In the 1680s France played a leading role among the Christian powers attempting to reduce the threat of the Algiers regime to their shipping. It had a treaty with Algiers but was not living up to many of its provisions. In particular it refused to return or exchange able-bodied Muslim captives, sending back only the sick and aged. In a bit of arrogance and overreaching typical of France in these years, it provoked a war, and French ships bombarded Algiers in 1682 and in 1683, killing hundreds of people and destroying hundreds of houses.
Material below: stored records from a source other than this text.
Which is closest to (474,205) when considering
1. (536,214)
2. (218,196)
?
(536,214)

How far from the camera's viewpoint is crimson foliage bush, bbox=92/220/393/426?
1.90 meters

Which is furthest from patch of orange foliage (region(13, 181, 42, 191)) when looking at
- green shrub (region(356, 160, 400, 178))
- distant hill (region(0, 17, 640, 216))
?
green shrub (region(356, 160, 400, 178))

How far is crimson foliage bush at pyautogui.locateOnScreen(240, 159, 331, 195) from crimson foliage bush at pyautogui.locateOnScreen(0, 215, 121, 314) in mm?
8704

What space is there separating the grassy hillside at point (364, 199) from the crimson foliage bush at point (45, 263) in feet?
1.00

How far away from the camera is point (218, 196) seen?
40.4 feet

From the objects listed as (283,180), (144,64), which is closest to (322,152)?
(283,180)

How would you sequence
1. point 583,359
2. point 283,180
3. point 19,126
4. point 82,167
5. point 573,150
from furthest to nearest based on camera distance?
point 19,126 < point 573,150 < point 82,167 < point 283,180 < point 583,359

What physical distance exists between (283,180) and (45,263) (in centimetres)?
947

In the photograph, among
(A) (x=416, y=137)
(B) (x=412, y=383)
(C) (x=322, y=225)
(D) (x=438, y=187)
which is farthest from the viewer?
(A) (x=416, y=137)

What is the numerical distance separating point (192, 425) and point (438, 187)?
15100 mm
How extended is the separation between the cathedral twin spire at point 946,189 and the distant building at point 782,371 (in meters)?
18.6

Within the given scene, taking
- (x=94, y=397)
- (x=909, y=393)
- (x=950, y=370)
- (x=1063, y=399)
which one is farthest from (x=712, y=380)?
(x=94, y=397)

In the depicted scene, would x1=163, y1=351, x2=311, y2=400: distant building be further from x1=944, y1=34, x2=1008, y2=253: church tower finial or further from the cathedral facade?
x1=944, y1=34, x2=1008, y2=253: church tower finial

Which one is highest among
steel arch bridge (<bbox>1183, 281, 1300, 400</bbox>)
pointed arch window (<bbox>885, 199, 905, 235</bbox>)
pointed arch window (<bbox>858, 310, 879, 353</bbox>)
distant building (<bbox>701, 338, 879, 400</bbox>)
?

A huge mortar with an explosive projectile was especially effective. A local leader known to the Europeans as Mezzo Morto, “half dead” in Italian, was a hostage in French hands. Sent ashore to broker a deal, he overthrew the aged dey, killed the latter’s powerful son-in-law, and had himself elected dey. He then told the French that Algiers had its own uses for big cannon; if the bombardment continued, the French consul, priests who sought to arrange prisoner exchanges, and other French residents would be shot from a great cannon one by one. The French, with no forces or supplies for a landing, sailed away, leaving Algiers alone for several years. Negotiations led nowhere, and in 1687 Algiers declared war again.

On June 13–16, 1688, a substantial French fleet appeared off Algiers. The French made it clear that they had not come to negotiate and a week later began their bombardment. The French consul and four other Frenchmen were fired from the great cannon. The French killed three hostages and floated their bodies ashore on a raft. On the twenty-fifth five more Frenchmen were fired from the cannon; the next day three more Muslim corpses were floated ashore. Early in August, with the European political situation heating up, the French fleet was ordered home. Even the courtiers at Versailles noted that the Algerians were “as obstinate as ever.” Englishmen and others who hoped for peaceful trade and sensible dealing with the ports of northern Africa thought their efforts had been set back by at least twenty years.